(Given passage Opens)

If you manage to lob in a 75 inside the turret, yes, congrats , you have won the ww2 lottery, and probably died seconds after, because of the angle you need to get that one into the hatch opening.
You must also remember if shell explodes without delay on the exterior of a tank, it can not penetrate much armor at all, and normal angle of attack from a 200mph b25h can't be that high if you don't want to plant the bird at the distance you need to have a chance of hitting that tank at all.
There is more fragile stuff on the exterior of a tank than you would believe. Optics, engine components, track components, turret ventilation etc. As of the moment, I can't actually cite any WWII stuff, but I know of at least two M-1 Abrams knocked out by strange means during OIF. One was shrapnel that severed a fuel line that leaked onto the hot turbine. Crew couldn't figure out where the fire was coming from, even after using the extinguishers. Tank was abandoned and destroyed. The second was small arms fire that destroyed the fiberglass bore evacuator of the cannon. Couldn't fire the main cannon without massive amounts of toxic gasses flooding the crew compartment.
Now that I think harder about it, I can cite a few WWII examples. They are all Tigers ironically. In Africa, a 57mm bounced down into the drivers compartment afer hitting the turret, killing the driver, crew abandonded the tank. Then the famous example of Tiger 131 getting it's turret jammed from either 57mm or 75mm fire, crew abandonded the tank. A Sherman shooting a Tiger 1 with WP causing the crew to abandon the tank. And an M8 scout car shooting a Tiger 1 with 37mm from directly behind, destroying the Tiger.

(Given passage Closes)

■ **Task instructions**: Please reproduce the portion of the post on disabling tanks starting at "If you manage" and ending at "tank at all.", word for word. The listing below comes from a separate source.

(Study material Opens)

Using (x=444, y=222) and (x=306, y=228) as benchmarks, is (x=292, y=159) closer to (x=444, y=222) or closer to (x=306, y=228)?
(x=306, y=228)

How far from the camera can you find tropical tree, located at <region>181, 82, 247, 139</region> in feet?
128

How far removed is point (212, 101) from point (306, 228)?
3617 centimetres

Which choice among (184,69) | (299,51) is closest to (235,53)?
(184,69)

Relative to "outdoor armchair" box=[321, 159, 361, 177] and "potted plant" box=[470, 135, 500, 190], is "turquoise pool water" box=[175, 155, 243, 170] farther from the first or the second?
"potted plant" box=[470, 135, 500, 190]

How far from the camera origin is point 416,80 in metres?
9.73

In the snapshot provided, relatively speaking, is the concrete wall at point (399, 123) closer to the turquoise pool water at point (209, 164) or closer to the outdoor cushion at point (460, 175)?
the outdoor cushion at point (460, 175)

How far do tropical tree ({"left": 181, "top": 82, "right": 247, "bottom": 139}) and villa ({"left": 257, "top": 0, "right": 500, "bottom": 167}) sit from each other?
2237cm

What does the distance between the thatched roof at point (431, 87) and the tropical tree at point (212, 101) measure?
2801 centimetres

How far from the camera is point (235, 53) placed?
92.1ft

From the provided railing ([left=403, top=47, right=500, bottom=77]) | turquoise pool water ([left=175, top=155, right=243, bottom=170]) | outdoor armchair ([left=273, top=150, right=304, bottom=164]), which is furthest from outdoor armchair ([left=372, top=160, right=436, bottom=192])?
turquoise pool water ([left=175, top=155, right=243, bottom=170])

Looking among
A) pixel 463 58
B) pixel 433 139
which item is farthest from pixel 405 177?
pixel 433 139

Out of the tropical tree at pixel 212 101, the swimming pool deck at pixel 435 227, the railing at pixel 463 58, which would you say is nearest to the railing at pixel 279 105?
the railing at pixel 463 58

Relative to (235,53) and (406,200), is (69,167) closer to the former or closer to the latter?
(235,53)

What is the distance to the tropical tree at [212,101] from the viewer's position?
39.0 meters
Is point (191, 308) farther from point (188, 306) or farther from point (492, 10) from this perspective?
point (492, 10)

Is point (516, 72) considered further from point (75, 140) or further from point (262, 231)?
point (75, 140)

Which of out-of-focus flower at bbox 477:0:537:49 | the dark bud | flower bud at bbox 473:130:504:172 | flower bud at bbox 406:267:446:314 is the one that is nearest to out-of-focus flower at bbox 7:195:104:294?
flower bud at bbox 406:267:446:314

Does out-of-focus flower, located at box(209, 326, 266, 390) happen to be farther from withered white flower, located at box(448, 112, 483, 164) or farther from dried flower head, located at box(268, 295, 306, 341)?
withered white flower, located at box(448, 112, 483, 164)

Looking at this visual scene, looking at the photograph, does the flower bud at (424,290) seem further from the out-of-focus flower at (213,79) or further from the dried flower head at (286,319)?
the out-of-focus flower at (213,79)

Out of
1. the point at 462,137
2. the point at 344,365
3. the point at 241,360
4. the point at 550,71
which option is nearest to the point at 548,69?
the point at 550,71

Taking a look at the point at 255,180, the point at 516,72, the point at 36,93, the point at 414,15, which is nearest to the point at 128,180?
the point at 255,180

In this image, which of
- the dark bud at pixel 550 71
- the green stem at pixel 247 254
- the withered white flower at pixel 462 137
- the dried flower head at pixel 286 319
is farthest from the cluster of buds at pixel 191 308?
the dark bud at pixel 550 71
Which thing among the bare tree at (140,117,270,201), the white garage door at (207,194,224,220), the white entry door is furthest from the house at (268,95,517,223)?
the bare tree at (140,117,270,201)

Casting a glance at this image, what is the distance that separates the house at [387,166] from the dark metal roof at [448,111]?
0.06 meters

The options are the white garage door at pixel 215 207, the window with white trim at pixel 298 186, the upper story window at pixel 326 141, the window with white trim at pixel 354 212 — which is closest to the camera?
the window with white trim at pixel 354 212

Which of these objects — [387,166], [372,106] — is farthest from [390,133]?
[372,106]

(Study material Closes)
(Study material Opens)

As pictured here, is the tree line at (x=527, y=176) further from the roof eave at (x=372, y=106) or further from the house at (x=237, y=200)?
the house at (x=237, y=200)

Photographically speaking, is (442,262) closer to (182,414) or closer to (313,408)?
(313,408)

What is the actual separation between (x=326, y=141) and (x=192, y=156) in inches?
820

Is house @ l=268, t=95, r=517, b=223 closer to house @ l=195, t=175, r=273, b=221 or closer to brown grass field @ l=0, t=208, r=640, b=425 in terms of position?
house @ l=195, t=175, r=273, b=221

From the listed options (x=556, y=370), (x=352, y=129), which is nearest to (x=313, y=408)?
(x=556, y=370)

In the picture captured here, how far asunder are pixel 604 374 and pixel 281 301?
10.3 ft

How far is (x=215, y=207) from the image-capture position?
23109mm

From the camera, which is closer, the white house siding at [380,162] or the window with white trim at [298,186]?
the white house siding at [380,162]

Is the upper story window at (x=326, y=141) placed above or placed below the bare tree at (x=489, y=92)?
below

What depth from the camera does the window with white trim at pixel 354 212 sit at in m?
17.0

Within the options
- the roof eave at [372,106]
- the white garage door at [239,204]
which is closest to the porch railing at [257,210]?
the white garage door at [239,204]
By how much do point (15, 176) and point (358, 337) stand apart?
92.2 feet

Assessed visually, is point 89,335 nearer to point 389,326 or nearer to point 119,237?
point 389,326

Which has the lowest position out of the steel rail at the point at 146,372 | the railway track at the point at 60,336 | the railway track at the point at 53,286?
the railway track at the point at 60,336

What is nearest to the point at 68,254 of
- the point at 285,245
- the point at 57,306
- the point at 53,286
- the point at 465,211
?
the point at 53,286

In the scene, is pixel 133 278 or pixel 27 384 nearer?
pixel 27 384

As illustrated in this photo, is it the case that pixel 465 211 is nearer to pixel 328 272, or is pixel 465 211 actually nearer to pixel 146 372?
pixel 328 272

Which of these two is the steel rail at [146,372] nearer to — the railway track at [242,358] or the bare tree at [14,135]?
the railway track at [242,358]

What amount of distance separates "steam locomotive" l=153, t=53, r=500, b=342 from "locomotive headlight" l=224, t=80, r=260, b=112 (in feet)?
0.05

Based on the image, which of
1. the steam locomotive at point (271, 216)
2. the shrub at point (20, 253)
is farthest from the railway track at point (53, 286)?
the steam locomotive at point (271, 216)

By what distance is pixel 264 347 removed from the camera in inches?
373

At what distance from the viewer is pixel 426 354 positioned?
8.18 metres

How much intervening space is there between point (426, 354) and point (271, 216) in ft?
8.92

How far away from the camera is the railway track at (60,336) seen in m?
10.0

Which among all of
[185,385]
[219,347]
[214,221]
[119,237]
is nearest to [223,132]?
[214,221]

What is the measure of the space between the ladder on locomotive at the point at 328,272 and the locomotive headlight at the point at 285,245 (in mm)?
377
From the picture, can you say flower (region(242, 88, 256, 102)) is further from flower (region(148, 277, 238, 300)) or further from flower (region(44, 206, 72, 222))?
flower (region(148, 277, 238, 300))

(Study material Closes)

■ **Result of the task**:
If you manage to lob in a 75 inside the turret, yes, congrats , you have won the ww2 lottery, and probably died seconds after, because of the angle you need to get that one into the hatch opening.
You must also remember if shell explodes without delay on the exterior of a tank, it can not penetrate much armor at all, and normal angle of attack from a 200mph b25h can't be that high if you don't want to plant the bird at the distance you need to have a chance of hitting that tank at all.